Overdrive Senior Editor Kevin Jones has a full write-up on OD sister site CCJ, detailing the panel discussion that included ATA Chief Economist Bob Costello, ATA Senior Vice President Dave Osiecki, Gordon Trucking Chief Operating Officer Steve Gordon and Werner Enterprises Chief Operating Officer Derek Leathers and Wal-Mart’s Vice President of Transportation, Jeff Flackler.
Costello noted that driver pay, compared to 1990, has 10 percent less buying power today. For a job that’s so highly in demand by an industry, that’s uncommon, Costello said at the panel.
When posed with the question of whether it’s time for the industry to move to paying drivers per hour, Gordon said an hourly pay scale would be “financial suicide,” and that carriers can’t disconnect how they receive the business receives its payments from out it pays drivers.

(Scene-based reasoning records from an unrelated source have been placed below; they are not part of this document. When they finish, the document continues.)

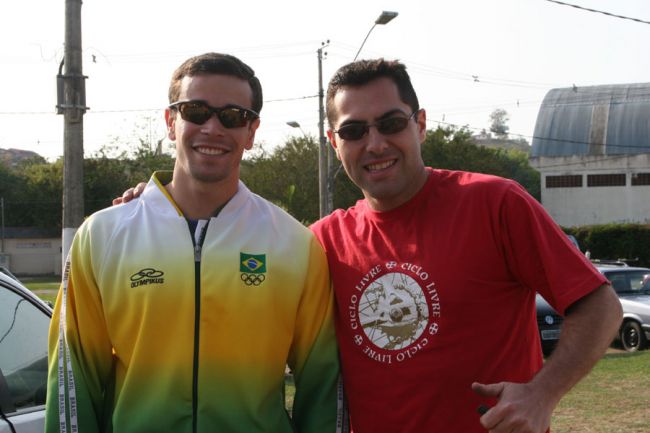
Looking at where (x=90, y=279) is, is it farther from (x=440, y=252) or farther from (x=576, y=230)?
(x=576, y=230)

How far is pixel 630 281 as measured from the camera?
17000mm

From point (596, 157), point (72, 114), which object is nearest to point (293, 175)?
point (596, 157)

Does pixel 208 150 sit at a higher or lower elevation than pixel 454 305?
higher

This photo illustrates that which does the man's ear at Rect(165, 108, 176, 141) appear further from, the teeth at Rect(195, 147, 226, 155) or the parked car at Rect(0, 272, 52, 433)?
the parked car at Rect(0, 272, 52, 433)

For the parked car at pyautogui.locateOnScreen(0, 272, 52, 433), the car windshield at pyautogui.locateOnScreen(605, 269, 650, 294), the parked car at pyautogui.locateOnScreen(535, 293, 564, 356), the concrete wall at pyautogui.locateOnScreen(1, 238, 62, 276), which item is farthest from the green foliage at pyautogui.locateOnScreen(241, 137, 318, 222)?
the parked car at pyautogui.locateOnScreen(0, 272, 52, 433)

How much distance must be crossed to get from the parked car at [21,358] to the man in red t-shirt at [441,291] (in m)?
1.48

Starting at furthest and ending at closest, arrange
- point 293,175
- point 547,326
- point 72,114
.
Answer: point 293,175, point 547,326, point 72,114

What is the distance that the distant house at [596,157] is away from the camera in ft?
184

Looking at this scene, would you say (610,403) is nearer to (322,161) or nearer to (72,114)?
(72,114)

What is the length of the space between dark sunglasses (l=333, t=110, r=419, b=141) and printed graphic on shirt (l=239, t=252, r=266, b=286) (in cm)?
69

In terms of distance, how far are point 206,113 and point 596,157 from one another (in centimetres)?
5759

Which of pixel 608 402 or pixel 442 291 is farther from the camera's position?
pixel 608 402

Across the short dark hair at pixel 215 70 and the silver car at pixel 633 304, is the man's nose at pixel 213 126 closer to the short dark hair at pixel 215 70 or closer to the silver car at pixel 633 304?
the short dark hair at pixel 215 70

He did say, however, mileage-based pay needs adjustment to properly compensate drivers for their time not driving. Too much, Gordon said, shippers dictate drivers’ schedules and make it impossible for carriers to plan a schedule for and pay drivers a predetermined amount.
The panel also talked the competition private fleets give for-hire fleets in recruiting. Flackler says Wal-Mart pays its first-year drivers on average $76,000 a year. Two-thirds of the pay is based on mileage and the rest is based on activities. Plus their drivers get a solid benefits package, he said.